Transcription factor knockout microarrays (TFKMs) provide useful information about gene regulation. By using the genome-wide microarray profiling of the expression difference between mutant and wild type, the TF knockout targets of the TF being knockout can be identified by statistical methods for detection of differentially expressed genes. However, the identified TF knockout targets may contain a certain amount of false positives due to the experimental noises inherent in the high-throughput microarray technology. Even if the identified TF knockout targets are true, the molecular mechanisms of how a TF regulates its TF knockout targets remain unknown by this kind of statistical approaches.

Results

It is known that a TF regulates its direct targets by binding to their promoters and regulates its indirect targets by transcriptional regulatory chains through intermediate TFs.

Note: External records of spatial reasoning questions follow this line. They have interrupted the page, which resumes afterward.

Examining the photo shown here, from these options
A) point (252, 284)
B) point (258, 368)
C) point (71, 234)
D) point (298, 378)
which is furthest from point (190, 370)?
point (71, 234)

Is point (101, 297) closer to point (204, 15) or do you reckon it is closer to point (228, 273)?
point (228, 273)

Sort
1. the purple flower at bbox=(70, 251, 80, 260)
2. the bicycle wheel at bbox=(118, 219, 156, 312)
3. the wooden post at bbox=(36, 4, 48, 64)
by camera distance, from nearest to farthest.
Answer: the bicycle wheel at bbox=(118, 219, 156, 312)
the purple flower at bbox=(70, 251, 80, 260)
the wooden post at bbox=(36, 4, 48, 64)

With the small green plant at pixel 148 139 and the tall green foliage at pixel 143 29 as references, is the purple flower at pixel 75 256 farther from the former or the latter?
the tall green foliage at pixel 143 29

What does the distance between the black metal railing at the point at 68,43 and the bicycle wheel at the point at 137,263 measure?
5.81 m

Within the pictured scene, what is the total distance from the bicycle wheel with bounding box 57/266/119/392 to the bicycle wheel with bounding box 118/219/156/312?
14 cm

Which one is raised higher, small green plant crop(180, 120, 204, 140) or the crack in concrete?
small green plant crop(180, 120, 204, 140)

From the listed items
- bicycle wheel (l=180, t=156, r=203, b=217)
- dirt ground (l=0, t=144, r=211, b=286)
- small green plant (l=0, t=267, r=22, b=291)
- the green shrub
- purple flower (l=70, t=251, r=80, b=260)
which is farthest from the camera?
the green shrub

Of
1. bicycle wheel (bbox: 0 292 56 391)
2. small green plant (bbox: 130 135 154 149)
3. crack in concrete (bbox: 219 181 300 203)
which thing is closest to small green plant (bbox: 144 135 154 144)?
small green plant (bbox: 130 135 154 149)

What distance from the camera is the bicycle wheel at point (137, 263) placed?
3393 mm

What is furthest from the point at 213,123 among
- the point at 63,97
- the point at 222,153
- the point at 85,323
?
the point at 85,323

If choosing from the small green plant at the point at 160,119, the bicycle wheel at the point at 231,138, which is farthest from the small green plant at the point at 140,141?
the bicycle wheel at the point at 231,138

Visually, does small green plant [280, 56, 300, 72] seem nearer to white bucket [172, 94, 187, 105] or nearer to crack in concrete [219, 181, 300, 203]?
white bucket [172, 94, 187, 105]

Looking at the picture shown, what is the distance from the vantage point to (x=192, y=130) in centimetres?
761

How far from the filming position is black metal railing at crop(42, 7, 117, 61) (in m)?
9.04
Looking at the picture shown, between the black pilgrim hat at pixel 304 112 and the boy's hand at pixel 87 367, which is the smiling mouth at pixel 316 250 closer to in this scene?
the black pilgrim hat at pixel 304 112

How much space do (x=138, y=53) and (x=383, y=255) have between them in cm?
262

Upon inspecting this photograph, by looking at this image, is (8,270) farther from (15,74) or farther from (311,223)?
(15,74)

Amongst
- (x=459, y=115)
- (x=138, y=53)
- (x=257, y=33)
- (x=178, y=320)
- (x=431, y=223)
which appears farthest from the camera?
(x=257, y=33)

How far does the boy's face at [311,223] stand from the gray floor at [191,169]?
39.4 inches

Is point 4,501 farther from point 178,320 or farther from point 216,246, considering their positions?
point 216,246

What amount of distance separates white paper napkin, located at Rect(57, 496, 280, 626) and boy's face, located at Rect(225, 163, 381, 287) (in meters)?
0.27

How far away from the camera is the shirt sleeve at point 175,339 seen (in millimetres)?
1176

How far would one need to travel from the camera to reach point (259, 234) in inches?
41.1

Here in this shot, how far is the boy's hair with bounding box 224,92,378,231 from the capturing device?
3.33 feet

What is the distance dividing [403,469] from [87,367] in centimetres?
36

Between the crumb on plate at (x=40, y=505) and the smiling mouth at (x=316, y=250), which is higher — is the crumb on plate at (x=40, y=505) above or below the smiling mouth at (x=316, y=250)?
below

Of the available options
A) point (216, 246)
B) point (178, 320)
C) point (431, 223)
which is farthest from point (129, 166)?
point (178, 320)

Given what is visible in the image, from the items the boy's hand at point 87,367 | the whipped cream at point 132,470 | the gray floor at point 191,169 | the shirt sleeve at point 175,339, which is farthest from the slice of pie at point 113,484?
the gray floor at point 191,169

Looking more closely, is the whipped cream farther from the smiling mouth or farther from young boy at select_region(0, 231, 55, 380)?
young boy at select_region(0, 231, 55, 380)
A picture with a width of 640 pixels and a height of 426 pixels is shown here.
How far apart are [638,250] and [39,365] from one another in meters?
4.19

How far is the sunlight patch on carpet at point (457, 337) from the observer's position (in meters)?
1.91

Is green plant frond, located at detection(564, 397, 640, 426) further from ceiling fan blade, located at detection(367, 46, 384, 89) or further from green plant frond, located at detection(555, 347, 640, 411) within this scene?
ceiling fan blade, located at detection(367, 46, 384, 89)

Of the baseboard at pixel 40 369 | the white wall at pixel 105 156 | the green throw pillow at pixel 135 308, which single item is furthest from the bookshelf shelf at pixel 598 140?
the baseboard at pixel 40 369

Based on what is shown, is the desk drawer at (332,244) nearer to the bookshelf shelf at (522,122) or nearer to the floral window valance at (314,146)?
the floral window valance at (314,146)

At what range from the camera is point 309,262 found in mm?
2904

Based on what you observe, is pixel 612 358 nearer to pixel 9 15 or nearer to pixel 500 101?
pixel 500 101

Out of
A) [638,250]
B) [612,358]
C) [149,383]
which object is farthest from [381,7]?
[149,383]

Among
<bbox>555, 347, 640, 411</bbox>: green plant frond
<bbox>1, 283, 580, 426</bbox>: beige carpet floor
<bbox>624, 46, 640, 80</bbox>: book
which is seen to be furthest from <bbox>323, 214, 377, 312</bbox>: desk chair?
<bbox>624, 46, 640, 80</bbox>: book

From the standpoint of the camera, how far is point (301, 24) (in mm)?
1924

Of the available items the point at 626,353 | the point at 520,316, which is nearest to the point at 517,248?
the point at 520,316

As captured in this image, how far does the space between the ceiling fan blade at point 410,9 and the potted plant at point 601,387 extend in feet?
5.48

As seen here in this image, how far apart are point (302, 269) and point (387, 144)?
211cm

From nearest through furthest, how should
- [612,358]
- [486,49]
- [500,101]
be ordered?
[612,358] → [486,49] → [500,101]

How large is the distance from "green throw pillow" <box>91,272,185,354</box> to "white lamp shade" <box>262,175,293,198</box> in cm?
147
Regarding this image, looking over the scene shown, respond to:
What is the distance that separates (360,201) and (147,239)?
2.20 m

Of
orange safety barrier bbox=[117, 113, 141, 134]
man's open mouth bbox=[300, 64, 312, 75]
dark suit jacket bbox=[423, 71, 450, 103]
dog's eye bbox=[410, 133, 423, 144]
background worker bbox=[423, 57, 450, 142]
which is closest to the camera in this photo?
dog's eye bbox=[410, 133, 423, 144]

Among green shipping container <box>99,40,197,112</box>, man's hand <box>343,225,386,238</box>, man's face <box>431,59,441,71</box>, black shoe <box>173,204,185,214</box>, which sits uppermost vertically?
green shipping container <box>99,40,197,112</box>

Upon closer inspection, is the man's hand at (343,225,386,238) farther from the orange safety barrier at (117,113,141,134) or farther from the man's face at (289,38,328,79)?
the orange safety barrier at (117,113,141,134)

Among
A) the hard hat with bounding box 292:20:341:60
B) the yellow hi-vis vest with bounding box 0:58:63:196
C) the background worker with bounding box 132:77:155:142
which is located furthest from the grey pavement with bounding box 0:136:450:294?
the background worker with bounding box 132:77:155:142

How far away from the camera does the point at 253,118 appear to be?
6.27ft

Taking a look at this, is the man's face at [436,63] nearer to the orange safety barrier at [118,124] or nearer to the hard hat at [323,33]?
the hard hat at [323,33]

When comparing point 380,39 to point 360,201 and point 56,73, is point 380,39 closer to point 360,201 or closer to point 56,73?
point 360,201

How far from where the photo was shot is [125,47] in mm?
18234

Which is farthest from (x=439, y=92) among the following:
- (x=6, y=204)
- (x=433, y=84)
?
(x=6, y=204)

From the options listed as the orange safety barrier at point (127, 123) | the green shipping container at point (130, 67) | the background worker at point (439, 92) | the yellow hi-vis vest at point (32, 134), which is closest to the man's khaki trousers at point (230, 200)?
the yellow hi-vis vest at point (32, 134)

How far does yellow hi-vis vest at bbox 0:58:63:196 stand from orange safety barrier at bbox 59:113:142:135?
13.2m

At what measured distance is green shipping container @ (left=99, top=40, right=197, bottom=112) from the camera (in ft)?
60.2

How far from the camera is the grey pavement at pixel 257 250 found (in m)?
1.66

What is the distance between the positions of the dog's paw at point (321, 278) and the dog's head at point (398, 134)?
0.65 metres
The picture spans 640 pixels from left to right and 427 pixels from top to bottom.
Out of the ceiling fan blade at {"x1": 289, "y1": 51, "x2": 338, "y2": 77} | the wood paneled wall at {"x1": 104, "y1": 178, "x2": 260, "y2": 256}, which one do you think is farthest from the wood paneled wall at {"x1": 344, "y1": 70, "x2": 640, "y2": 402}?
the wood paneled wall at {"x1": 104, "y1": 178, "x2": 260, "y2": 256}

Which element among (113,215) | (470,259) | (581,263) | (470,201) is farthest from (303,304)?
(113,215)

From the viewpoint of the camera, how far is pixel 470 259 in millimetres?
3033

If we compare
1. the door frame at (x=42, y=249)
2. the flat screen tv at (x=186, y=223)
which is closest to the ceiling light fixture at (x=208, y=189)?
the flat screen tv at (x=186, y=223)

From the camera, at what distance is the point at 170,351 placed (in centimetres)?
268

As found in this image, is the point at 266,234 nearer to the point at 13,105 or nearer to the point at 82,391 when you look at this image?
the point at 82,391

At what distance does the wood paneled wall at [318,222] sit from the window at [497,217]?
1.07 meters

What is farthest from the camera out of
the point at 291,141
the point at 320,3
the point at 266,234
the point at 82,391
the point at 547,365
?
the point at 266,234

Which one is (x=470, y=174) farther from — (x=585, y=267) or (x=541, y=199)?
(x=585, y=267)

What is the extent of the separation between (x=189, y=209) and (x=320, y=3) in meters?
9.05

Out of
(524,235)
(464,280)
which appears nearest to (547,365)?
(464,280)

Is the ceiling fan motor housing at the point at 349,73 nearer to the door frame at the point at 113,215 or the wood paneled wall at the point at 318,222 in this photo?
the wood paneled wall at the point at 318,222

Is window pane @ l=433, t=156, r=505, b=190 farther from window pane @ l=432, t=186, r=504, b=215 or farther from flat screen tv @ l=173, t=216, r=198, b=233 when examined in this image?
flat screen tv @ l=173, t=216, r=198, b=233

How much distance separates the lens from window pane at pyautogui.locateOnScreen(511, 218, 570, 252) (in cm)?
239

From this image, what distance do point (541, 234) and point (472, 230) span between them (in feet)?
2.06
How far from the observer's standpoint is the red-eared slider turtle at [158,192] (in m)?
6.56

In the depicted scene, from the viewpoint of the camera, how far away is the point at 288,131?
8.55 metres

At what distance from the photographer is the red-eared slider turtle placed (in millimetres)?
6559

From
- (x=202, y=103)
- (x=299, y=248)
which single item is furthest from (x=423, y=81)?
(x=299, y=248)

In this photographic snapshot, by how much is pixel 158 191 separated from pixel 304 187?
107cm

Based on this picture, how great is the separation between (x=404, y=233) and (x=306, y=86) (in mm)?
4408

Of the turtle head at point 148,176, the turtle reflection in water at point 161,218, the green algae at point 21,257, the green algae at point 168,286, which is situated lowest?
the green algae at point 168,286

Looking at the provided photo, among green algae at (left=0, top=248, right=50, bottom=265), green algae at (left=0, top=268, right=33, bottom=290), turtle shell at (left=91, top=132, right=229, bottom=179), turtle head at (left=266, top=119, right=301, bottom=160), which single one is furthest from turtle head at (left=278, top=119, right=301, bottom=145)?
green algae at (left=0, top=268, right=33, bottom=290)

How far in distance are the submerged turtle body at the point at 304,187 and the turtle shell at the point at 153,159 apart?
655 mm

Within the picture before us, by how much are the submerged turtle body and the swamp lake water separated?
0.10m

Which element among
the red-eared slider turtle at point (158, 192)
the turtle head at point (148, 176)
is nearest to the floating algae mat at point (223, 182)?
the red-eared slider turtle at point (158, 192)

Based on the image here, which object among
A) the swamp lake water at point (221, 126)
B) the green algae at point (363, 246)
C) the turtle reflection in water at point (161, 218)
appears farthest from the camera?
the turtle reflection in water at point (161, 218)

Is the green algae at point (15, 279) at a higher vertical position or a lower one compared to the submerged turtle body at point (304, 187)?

In this paper, we develop a method that uses this knowledge as a biological filter for extracting biologically interpretable TF knockout targets from the original TF knockout targets, which are the differentially expressed genes inferred (by statistical methods) solely from the noisy TFKMs. The details of our method are as follows. First, a TF binding network is constructed using the ChIP-chip data in the literature. Then for each original TF knockout target, it is said to be biologically interpretable if a path (in the TF binding network) from the TF being knockout to this target could be identified by graph search algorithms. The identified path explains how the TF may regulate this target either directly by binding to its promoter or indirectly by transcriptional regulatory chains through immediate TFs. We validate the biological significance of our refined TF knockout targets by assessing their functional enrichment, expression coherence, and the prevalence of protein-protein interactions. Our refined TF knockout targets outperform the original TF knockout targets across all measures.

Conclusions

By jointly analyzing the TFKM and ChIP-chip data, our method can extract the biologically interpretable TF knockout targets. The identified paths (in the TF binding network) from the TF being knockout to its knockout targets form testable hypotheses regarding the molecular mechanisms of how a TF may regulate its knockout targets. Several hypotheses predicted by our methods have been proven correct in the literature. Our work demonstrates that integrating multiple data sources is a powerful approach to study complex biological systems.